If you find someone with no pulse or not breathing post mvc they are most like dead and are going to stay dead. 

But to answer your question .... Get them out of the car as fast as you can if that is what is need. A ked is designed for a stable pt. they take some time to put on correctly. Doing a rapid extrication on a board can also be difficult if it is only you and your partner with no extra hands. If you have a critical (imminent death) situation where you need them out of the car now... Don't bother with the board and collar. Get them out and worry about that stuff later.

Also keep in mind that from region to region protocol and mindset can be different. Before following what I or other random ppl on the Internet tell you... Vet it with your system.


----------



## Christopher (Sep 10, 2013)

Medic Tim said:


> jaksasquatch said:
> 
> 
> > Hello all,
> ...



THIS ---^



Medic Tim said:


> But to answer your question .... Get them out of the car as fast as you can if that is what is need. A ked is designed for a stable pt. they take some time to put on correctly. Doing a rapid extrication on a board can also be difficult if it is only you and your partner with no extra hands. If you have a critical (imminent death) situation where you need them out of the car now... Don't bother with the board and collar. Get them out and worry about that stuff later.



I'm going to take off my evidence based medicine cap for a second, and use the false assumption that Immobilization Saves Lives so we can discuss this situation from the perspective of the OP's protocols:

KED's do not adequately secure the C-spine when moving a patient. They lack shoulder straps and other key features. They also take 4+ minutes to place.

If your service carries a jacket-style CED, favor that.



Medic Tim said:


> Also keep in mind that from region to region protocol and mindset can be different.
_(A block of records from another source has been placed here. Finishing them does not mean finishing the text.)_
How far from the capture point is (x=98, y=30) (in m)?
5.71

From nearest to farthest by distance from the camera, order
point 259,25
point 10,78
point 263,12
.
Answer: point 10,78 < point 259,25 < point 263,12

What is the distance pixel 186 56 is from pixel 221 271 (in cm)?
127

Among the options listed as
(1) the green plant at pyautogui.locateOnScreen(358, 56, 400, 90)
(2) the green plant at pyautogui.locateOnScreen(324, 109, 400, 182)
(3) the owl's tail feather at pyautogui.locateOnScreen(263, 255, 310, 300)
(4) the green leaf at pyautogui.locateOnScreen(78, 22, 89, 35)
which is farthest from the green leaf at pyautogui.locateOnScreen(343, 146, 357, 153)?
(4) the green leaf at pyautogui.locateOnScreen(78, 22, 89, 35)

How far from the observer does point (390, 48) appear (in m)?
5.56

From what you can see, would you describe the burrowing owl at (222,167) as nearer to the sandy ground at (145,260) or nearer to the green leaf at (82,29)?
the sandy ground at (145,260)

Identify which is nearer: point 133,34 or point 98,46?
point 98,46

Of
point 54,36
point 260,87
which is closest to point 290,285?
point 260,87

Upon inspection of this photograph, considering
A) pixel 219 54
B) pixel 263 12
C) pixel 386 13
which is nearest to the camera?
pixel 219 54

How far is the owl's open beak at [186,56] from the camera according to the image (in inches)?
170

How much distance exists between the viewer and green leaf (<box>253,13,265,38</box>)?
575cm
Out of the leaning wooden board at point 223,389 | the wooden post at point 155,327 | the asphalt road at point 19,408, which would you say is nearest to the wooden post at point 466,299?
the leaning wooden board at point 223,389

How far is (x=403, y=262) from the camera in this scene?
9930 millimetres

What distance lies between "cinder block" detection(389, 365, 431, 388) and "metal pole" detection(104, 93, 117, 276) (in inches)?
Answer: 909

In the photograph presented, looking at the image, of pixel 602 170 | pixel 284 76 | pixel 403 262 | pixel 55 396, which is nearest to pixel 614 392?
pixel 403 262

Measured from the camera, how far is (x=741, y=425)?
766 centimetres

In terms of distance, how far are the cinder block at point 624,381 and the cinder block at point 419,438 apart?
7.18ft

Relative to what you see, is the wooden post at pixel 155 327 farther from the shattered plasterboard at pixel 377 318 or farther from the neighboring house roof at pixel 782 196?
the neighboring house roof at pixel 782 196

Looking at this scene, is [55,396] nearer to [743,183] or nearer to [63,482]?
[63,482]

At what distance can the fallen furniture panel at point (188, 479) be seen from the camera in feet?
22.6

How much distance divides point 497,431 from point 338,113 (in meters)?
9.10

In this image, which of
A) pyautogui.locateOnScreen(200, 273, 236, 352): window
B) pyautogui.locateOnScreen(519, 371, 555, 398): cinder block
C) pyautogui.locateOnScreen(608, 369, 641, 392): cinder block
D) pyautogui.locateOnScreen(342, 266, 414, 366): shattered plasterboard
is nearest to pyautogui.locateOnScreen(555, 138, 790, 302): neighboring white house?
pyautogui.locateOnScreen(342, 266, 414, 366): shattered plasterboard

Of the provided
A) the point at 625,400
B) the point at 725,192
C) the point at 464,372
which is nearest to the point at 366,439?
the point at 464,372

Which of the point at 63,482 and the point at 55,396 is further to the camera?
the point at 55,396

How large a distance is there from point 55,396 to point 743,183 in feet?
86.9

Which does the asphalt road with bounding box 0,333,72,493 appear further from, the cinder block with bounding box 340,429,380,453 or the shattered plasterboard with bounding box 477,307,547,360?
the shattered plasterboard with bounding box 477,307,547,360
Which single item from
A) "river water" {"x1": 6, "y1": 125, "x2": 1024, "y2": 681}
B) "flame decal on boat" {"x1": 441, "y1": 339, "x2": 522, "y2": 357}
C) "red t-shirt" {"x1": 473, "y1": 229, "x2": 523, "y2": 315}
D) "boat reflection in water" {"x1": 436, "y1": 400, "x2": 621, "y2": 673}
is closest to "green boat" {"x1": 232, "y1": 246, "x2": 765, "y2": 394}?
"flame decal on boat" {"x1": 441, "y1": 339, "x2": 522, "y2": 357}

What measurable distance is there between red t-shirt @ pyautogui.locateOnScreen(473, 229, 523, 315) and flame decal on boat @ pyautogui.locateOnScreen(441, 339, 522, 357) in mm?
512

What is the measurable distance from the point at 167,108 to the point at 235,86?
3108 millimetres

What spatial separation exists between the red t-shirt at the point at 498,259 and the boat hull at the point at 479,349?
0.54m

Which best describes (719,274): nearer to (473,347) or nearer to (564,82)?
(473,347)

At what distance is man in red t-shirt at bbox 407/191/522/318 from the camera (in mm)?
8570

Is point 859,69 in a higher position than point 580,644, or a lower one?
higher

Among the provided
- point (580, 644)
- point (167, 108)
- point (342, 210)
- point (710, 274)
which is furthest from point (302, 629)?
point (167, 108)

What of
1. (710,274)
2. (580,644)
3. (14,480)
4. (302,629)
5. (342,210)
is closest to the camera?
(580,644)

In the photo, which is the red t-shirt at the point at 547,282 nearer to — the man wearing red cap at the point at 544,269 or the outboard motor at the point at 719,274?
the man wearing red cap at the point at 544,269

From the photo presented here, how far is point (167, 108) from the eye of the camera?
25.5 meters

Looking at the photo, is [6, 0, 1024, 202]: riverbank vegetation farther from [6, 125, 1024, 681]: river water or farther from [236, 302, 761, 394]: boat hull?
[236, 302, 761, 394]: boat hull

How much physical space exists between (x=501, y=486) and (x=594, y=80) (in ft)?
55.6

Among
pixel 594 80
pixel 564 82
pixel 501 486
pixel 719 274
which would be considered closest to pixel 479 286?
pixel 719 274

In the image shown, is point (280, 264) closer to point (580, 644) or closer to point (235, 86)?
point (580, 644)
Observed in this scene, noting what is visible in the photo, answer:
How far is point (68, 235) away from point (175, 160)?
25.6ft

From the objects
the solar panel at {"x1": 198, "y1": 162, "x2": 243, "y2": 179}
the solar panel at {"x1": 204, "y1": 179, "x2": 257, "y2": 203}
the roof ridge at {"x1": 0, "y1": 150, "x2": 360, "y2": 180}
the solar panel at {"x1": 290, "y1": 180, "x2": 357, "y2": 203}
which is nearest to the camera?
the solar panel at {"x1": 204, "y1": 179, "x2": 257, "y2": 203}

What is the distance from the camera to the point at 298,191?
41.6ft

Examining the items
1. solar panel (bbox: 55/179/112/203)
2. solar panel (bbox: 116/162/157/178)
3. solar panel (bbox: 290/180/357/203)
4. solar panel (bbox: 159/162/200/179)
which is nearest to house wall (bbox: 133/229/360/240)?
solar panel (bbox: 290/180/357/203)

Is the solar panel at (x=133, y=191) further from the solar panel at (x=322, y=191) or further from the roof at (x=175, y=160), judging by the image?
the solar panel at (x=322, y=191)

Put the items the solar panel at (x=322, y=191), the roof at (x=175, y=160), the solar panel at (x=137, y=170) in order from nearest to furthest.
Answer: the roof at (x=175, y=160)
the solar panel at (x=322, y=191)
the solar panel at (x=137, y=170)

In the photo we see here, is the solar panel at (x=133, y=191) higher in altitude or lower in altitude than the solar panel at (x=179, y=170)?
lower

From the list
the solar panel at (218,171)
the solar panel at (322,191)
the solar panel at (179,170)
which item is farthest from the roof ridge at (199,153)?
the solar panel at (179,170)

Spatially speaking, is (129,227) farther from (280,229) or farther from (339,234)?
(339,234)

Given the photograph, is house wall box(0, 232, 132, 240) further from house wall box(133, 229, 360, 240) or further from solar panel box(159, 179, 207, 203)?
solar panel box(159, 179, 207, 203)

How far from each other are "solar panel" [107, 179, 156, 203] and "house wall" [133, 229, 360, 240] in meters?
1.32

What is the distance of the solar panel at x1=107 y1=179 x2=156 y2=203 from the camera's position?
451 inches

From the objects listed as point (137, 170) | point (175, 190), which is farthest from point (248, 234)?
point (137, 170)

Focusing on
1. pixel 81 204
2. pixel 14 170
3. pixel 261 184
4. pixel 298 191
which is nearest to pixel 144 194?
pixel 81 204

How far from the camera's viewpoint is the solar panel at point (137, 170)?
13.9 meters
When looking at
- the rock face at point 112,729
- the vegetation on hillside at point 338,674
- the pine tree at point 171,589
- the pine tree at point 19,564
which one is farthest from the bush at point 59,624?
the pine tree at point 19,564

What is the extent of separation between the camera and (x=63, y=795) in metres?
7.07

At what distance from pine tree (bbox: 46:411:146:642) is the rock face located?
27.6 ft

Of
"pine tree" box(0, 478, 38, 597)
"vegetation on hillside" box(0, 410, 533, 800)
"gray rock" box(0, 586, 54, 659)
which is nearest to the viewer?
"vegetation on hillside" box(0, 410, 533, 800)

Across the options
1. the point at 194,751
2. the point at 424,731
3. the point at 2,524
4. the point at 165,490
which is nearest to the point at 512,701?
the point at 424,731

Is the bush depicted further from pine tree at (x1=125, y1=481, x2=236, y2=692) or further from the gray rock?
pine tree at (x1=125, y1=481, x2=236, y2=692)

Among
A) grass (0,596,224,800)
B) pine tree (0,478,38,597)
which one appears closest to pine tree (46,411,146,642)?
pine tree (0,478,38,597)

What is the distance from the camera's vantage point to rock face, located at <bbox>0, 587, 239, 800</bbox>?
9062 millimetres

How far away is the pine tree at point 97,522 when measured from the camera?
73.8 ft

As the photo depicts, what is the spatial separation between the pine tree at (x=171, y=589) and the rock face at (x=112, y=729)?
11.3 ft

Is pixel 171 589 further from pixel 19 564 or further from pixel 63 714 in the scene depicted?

Before following what I or other random ppl on the Internet tell you... Vet it with your system.



Yep, if you're going to go against all available evidence....err wait I'm not on that soapbox.

If you're going to go with your protocol (regardless of where it falls in the realm of EBM) be sure you Do It Right.

Here is a link to a PDF containing the way to Do It Right if your protocol believes in fairy tales. It is an EXTREMELY well done manual on pre-hospital immobilization, and I recommend everybody read it (even if you do not believe in fairy tales, a lot can be learned from this guide).


----------



## mycrofft (Sep 10, 2013)

*After SCENE SAFETY........*

Remember if seconds will make the difference the pt will probably  die anyway. Not to say don't try and don't work with speed, but a botch done fast is still a botch. So do it right. Do-overs use more time too.

Airway over spine but usually you can do both. You're taught them separately because it's easier to make students understand discrete skill sets. Teaching multi-tasking is really hard.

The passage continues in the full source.